Hasta aquí podría ser una descripción más o menos naturalista de un encuentro frustrado entre un padre separado y su hijo adolescente. Pero lo extraordinario sucede cuando Manuel Vilas piensa en lo que pensará su hijo, a su vez, cuando él ya no esté: recordará --porque está seguro de que lo recordará, y el lector también lo está, porque continúa ahí con él-- todos los esfuerzos que hizo su padre para hacer de esa velada un momento agradable. Recodará que le habló de ver una película o de dar un paseo. Recordará el paquete de salchichas rellenas, y también recordará, con pena, cuando su padre ya no esté, que él prefirió, como cualquier adolescente, irse por ahí con sus amigos. Pero Manuel Vilas, el padre y autor de esta novela, de este libro total, de este monumento de carne y nervio vivos, nos explicará entonces que con estos recuerdos futuros que tendrá su hijo lo que él está haciendo, en realidad, es preparar su viaje de regreso hacia él, del mismo modo que su propia madre, que ya ha muerto, cuando le preguntaba cómo le iba, o cuando le pedía que fuera a verla, o cuando le cocinaba, o cuando lo llamaba cada día, también estaba preparando el camino de regreso de Manuel Vilas no solo hacia el recuerdo, sino a la realidad perdida de su madre, que ahora sólo existe dentro de él. En este fragmento prodigioso de su aclamada novela Ordesa Manuel Vilas nos enseña que todos andamos enhebrando caminos de regreso para la gente que amamos, como antes nuestros padres hicieron con nosotros y como también nosotros haremos con nuestros hijos. Rutas de regreso hacia la verdad amorosa que una vez rechazamos no del todo, sino sutilmente, porque estábamos afanados y enfangados en vivir, aunque volverá a nosotros.

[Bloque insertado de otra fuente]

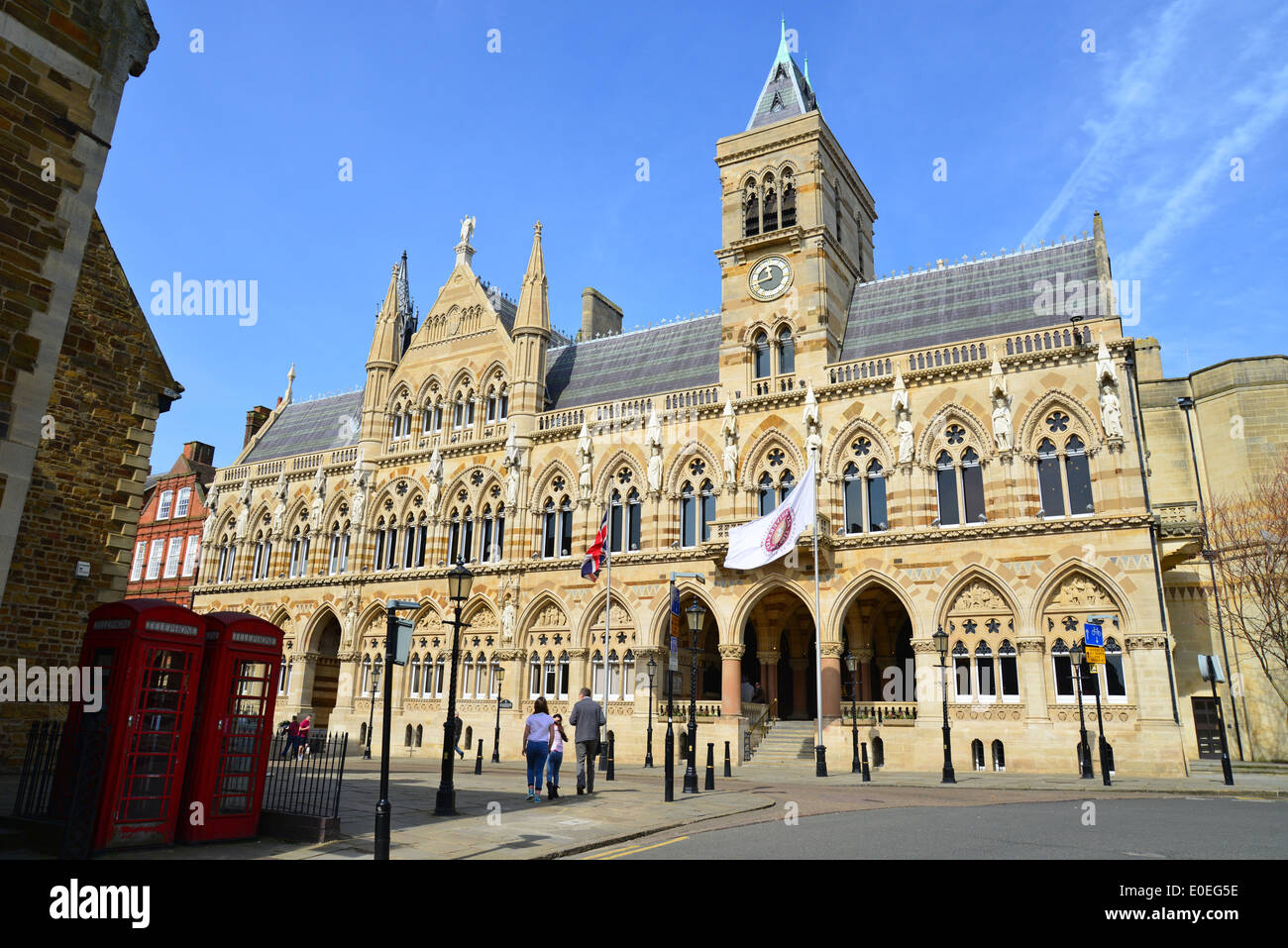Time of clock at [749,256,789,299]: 11:42
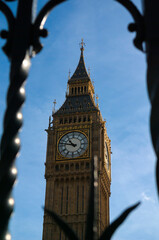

Mucho se ha escrito de Ordesa y también el propio Manuel Vilas ha escrito sobre el agotamiento de la ficción y la necesidad de introducir a fuego la autobiografía en la narrativa. No le falta razón, pero esta nueva y vieja religión del intimismo biográfico también podría entenderse como un cansancio de la imaginación. Lo importante es cada libro. Y lo importante de Ordesa es su tratamiento descarnado de una historia propia, de las propias caídas del autor protagonista, de sus padres perdidos, de sus hijos, de su zozobra en un mundo que da la espalda a la escritura. Lo importante es que todos tenemos un Ordesa: la ruta de regreso hacia un lugar de amor que empezó a dibujarse mientras la vida nos hacía estar mirando a otra parte.